A lot of firearms have claimed the title of ‘The Gun That Won the West;’ the Colt Peacemaker, the Winchester rifle, even the one I consider the rightful holder of that title, the single or double-barrel shotgun.
While all of these weapons played their roles and we can argue their claims until we’re blue in the face, these were not weapons carried on a day to day basis by average citizens. They were carried mostly by outdoorsmen; cowboys, prospectors, Army scouts and lawmen. But most people were not of that ilk; shopkeepers, bankers, blacksmiths and all the myriad folks that make a society work would have looked mighty out of place with a full-sized belt pistol.
This is not to say they went unarmed, though many of them did. Those that did were simply more discreet about it. Derringers abounded, most having a single or double barrel, and there were a few 4-shooters as well. But the market seems to have been dominated by compact small-caliber revolvers. Colt’s first proper cartridge-revolver was in fact a pocket gun, and as soon as the Rollin White patent on bored through cylinders expired the market for such guns boomed.
Colt, Remington and others offered quite a few variations on the theme, and these were for the most part solid-frame , single-action revolvers that either loaded via a gate (like the Peacemaker) or by removing the cylinder; in either case reloading was a somewhat awkward process, and not generally a fast one.
S&W had a different solution- they introduced their top-break, auto-ejecting #3 revolver, and by the mid 1870s introduced pocket versions of these guns in .32 and .38 S&W.
Like their Schofield revolver these compact guns ejected their shells automatically when the mechanism was opened, and thus could be reloaded much, much faster than solid-frame gate-loading guns. While it is true that top-breaks are weapons are weaker than solid-frame guns this did not prevent them from being chambered in potent calibers like .44-40, and many of these guns work as well today as they did 150 years ago, so ‘weak’ is a relative term.
Shortly thereafter S&W introduced top-break double-action revolvers, and then hammerless variants of those. Other companies quickly jumped on that bandwagon, though none in my opinion equaled the quality of the S&W guns. Between the cheap solid-frames and top-breaks pretty much anyone could afford a pocket-revolver that would work at least long enough to save their life (provided they could shoot.)
Below are photos of some of these guns from a variety of makers. Solid-frame guns are sadly under-represented. I’ll need to work on that…
From the 1870s through the end of the century there were no shortage of concealed-carry revolvers, and they while their larger siblings grabbed all the glory these were the guns of everyday folk.
There are a great many still out there, and since such guns were carried (or sat in a night-stand drawer) far more than they were taken out and fired many of them are still in good, useable condition.
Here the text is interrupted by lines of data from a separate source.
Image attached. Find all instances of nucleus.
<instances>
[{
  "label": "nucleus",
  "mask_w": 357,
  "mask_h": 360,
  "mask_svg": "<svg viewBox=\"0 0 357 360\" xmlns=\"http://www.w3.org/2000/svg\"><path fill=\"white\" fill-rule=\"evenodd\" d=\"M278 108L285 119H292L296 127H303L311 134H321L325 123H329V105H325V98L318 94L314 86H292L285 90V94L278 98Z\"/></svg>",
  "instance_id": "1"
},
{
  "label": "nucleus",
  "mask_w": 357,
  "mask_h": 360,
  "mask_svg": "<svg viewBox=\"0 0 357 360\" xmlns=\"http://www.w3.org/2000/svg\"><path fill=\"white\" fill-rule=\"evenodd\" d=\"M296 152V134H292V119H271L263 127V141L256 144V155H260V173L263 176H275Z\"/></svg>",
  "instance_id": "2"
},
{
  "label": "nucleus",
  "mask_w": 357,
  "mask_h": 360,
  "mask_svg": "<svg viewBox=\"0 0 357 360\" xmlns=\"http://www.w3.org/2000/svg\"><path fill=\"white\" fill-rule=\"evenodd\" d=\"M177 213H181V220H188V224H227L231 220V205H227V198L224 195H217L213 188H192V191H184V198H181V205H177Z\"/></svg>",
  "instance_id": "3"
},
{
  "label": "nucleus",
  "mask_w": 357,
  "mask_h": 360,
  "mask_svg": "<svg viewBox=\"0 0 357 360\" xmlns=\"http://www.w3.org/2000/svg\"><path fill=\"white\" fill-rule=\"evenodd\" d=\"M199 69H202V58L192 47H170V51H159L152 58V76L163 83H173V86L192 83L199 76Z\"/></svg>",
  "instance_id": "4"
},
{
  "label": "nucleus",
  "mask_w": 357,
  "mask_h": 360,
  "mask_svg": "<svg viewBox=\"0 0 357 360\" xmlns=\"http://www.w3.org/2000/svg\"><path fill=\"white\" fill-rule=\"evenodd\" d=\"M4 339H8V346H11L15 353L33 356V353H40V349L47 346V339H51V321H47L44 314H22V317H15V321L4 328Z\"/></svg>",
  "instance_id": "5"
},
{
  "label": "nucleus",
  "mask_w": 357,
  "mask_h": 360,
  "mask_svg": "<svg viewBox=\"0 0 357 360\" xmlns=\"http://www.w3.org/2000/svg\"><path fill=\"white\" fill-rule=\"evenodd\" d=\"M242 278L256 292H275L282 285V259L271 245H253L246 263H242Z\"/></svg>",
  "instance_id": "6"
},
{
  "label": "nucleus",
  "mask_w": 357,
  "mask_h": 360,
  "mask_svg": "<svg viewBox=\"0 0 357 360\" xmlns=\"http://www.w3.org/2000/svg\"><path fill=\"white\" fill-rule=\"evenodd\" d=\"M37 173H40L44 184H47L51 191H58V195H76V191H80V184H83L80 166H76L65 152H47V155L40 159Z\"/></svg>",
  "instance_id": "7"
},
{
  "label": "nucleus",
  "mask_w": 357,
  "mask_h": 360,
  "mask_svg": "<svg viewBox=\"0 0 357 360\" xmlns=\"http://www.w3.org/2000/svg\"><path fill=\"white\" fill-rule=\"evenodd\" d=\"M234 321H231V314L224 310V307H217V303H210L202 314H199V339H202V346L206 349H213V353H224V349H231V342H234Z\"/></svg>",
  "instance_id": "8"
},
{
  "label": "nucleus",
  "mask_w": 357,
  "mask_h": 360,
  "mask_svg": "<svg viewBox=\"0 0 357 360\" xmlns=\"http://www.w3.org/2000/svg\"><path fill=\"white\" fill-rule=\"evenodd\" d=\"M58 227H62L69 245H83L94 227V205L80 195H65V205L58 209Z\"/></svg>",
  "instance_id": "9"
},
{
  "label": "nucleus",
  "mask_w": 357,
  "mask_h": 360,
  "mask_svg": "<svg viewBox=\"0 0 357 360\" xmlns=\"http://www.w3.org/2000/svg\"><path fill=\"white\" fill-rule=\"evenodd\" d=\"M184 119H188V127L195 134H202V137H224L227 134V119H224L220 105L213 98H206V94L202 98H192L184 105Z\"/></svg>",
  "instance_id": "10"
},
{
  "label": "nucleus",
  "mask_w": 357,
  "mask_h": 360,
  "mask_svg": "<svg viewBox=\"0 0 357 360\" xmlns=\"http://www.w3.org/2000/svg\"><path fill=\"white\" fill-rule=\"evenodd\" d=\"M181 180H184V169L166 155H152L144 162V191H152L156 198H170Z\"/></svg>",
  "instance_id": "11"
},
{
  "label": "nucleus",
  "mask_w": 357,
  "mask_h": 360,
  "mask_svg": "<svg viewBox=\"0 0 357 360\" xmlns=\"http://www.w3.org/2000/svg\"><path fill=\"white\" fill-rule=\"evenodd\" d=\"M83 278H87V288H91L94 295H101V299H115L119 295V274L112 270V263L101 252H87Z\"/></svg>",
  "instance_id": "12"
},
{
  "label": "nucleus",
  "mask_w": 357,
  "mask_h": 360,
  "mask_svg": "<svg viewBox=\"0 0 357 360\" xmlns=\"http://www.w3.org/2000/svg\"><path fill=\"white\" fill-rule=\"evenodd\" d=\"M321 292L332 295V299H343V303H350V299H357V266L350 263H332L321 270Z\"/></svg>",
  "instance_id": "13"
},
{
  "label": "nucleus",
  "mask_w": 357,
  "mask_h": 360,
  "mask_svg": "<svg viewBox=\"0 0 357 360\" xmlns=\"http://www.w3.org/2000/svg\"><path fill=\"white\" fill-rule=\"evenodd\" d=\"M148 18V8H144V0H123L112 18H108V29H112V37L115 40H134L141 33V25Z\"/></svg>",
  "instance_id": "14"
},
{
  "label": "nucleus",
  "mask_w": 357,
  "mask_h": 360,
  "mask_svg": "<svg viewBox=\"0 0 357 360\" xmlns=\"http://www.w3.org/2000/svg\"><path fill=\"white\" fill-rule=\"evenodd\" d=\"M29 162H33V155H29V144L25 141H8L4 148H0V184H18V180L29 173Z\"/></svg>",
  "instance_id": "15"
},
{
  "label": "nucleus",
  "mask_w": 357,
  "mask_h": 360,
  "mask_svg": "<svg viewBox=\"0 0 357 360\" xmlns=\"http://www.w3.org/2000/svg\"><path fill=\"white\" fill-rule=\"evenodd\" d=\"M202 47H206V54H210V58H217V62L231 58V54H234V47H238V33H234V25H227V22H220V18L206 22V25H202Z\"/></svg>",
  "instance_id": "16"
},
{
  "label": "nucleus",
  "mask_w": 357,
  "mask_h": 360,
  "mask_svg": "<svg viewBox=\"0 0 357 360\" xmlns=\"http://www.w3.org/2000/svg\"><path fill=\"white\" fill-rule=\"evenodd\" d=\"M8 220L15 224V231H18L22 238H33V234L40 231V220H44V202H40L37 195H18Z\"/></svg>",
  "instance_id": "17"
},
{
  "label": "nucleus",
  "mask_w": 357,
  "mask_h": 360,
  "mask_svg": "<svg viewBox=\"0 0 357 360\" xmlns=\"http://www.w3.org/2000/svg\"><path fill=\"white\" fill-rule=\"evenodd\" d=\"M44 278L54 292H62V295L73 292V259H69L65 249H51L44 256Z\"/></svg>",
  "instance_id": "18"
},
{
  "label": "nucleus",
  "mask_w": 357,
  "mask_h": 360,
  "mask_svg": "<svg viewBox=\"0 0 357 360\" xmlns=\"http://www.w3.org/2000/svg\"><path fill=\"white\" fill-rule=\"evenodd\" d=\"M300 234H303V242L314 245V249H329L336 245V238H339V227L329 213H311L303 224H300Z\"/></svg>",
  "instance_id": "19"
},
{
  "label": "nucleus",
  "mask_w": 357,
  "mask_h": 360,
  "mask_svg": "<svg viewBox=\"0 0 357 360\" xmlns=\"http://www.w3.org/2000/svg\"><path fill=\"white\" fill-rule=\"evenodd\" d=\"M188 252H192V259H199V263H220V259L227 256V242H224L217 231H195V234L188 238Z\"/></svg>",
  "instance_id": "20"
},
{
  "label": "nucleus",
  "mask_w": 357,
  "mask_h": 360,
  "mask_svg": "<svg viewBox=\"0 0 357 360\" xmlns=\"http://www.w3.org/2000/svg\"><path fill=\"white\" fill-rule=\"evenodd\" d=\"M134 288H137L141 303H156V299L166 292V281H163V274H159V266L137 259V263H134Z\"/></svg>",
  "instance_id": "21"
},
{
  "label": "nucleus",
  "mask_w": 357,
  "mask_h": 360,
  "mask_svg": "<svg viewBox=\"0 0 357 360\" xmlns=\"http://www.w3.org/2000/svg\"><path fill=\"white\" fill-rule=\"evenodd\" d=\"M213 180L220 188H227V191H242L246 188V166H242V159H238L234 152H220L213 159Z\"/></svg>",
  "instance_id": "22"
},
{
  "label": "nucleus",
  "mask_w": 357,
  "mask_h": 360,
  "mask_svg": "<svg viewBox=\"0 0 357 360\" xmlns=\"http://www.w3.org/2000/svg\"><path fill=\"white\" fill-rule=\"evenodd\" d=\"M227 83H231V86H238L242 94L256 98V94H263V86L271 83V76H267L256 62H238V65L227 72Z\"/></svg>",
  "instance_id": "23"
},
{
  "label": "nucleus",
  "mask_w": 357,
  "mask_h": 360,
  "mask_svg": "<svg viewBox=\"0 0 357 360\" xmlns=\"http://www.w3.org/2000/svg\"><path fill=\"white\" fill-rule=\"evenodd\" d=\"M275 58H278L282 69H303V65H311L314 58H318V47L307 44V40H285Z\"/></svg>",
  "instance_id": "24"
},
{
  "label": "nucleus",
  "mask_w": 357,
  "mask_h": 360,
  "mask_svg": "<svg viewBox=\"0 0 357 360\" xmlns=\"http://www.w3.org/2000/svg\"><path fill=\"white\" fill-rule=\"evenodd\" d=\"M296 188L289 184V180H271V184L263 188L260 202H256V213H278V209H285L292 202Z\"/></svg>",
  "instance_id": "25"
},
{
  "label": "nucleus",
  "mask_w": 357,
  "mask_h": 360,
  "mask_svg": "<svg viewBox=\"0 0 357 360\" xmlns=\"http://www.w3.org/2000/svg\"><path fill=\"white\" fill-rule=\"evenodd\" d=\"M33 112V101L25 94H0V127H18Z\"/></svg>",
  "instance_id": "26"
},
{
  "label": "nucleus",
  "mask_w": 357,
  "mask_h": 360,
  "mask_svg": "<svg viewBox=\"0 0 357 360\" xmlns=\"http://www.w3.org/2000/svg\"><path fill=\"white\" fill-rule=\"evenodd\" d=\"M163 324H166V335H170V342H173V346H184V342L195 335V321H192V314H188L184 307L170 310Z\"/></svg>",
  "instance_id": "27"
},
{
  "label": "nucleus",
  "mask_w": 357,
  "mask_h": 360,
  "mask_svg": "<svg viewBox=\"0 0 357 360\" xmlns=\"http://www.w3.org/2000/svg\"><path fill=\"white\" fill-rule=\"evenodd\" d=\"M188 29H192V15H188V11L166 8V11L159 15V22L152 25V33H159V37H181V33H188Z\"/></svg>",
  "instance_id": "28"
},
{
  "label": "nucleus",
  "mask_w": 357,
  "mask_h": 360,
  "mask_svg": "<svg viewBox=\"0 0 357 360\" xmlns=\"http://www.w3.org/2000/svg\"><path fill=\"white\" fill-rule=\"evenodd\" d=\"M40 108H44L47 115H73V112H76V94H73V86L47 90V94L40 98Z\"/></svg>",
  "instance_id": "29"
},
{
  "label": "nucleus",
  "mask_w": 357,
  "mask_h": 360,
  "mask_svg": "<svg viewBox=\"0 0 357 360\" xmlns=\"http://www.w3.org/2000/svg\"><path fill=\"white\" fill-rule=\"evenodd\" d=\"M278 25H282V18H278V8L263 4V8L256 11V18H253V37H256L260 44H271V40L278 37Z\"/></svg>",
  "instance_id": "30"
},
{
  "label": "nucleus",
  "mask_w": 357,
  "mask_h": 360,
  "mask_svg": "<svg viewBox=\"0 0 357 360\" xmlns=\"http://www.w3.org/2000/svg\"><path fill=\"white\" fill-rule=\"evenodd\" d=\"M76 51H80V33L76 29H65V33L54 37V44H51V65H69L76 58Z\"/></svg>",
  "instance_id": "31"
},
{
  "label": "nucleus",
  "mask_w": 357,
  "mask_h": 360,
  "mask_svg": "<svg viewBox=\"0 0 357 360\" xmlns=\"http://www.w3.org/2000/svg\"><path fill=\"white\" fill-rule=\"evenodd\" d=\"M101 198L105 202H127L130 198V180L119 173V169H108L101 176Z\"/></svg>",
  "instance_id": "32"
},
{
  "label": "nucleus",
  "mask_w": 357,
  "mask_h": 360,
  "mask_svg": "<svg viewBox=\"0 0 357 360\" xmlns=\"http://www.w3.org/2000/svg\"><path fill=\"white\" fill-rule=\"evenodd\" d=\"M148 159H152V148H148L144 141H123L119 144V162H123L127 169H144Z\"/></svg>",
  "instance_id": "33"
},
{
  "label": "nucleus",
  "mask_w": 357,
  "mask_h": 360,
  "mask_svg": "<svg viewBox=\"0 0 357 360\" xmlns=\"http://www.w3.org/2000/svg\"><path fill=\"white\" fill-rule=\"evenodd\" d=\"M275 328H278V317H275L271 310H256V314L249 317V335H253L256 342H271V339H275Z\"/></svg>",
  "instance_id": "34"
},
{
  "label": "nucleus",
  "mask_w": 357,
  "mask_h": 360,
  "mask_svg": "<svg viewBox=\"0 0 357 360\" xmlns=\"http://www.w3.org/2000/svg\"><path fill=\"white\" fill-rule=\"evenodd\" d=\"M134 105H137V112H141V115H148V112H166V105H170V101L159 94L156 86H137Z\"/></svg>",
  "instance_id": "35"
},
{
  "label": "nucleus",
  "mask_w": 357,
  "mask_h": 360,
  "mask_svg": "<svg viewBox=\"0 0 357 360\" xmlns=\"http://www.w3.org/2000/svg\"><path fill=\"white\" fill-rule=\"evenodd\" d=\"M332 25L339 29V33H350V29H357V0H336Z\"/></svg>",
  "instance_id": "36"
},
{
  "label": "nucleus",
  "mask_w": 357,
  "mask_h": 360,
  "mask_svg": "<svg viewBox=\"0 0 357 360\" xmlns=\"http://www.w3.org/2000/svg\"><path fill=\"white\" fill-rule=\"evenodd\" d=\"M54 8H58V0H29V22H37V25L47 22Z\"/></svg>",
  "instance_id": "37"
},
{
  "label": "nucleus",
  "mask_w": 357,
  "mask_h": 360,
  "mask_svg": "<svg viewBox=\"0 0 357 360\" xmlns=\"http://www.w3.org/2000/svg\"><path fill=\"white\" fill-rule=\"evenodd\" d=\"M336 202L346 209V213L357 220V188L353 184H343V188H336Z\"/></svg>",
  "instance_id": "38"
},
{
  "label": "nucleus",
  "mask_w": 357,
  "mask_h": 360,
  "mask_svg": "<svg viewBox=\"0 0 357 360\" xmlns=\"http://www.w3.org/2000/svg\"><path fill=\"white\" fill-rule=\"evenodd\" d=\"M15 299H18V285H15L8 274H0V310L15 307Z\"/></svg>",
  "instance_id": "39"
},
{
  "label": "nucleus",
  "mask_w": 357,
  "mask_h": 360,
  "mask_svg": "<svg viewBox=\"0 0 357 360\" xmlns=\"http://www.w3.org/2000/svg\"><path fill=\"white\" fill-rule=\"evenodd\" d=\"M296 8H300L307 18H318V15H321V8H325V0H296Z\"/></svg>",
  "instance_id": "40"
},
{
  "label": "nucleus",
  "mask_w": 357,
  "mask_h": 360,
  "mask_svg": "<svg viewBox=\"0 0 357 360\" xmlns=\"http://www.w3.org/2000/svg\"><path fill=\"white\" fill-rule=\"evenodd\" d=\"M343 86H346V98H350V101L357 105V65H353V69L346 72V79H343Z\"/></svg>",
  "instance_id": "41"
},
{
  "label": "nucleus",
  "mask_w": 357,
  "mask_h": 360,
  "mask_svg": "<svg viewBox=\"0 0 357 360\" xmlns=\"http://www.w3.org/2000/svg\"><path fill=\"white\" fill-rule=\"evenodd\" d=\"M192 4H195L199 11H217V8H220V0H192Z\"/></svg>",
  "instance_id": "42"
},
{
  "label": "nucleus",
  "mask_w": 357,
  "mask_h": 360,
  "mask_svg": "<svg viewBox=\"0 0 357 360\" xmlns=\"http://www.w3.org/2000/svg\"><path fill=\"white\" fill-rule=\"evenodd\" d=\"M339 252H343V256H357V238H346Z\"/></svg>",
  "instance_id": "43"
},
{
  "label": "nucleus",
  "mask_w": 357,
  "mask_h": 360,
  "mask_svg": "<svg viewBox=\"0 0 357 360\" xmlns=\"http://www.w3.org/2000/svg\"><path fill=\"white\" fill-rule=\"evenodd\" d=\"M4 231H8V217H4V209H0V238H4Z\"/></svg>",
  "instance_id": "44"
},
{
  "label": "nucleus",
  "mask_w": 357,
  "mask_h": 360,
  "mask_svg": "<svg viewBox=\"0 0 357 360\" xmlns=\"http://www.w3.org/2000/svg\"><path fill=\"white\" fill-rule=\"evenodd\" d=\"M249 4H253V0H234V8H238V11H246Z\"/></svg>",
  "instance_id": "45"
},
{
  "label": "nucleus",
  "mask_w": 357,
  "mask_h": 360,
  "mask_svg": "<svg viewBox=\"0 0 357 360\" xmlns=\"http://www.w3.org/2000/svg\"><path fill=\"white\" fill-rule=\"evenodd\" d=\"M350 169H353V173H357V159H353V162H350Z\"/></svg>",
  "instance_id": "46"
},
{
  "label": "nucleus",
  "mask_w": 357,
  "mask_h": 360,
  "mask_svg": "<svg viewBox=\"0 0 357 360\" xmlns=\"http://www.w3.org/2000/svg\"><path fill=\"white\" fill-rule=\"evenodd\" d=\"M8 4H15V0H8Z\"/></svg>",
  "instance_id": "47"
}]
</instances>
Most are not too expensive, though prices are rising as better-known guns increase in value; a case of ‘a rising tide lifts all boats.’ You should of course have any such firearm carefully examined by an expert before firing them, and you should fire them if it’s safe; they’re a lot of fun to master. Of course you’ll probably want to reload your own ammunition; these old calibers can be hard to find and expensive when you do.